_Saved data entries_

· · ·

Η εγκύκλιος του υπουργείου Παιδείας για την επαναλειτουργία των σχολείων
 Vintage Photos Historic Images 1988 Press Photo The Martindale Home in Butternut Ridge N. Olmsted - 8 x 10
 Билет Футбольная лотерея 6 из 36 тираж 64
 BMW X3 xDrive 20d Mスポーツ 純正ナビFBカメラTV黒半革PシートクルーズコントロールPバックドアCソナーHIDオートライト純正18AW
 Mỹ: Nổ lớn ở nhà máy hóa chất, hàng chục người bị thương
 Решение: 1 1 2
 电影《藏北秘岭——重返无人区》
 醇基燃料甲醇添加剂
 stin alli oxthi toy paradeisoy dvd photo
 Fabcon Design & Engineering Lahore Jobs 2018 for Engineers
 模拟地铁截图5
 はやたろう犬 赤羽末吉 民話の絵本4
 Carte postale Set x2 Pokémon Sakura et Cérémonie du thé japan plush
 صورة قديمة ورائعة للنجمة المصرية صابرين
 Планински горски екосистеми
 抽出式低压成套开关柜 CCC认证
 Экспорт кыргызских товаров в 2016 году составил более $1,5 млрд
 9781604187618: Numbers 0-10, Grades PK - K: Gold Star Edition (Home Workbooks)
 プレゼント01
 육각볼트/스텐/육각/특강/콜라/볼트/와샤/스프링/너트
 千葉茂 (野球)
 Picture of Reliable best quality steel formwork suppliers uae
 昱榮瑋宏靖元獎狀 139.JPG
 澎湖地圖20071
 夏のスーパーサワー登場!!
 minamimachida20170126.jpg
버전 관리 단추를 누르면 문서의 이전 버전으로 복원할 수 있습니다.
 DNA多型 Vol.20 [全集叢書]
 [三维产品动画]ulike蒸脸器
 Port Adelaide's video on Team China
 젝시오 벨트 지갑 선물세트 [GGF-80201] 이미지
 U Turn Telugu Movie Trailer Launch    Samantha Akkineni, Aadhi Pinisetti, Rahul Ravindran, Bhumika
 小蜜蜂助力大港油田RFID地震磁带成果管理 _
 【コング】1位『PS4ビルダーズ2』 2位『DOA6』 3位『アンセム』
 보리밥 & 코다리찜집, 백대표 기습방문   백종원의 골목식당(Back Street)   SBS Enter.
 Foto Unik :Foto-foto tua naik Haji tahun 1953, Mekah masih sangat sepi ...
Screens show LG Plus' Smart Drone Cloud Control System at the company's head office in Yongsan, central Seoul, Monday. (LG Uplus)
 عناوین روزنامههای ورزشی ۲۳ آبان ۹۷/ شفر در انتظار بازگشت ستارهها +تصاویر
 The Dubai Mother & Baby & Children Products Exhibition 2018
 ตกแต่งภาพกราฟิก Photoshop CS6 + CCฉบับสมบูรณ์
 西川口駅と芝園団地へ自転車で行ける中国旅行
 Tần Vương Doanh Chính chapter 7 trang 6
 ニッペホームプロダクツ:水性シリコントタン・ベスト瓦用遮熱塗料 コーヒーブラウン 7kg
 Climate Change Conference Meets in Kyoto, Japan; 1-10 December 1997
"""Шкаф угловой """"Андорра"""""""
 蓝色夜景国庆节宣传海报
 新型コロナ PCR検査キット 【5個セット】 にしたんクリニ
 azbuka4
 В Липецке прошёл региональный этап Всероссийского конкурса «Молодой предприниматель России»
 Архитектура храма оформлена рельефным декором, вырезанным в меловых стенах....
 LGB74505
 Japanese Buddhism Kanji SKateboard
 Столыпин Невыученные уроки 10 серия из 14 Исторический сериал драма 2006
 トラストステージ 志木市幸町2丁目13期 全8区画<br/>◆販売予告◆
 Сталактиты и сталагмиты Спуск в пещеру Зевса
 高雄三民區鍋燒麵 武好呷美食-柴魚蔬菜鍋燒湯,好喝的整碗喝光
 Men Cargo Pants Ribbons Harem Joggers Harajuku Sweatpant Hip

· · ·

_What to do_
All lines of the records above with the word "Home" in them are to be copied.

_Answer to the exercise_
 Vintage Photos Historic Images 1988 Press Photo The Martindale Home in Butternut Ridge N. Olmsted - 8 x 10
 9781604187618: Numbers 0-10, Grades PK - K: Gold Star Edition (Home Workbooks)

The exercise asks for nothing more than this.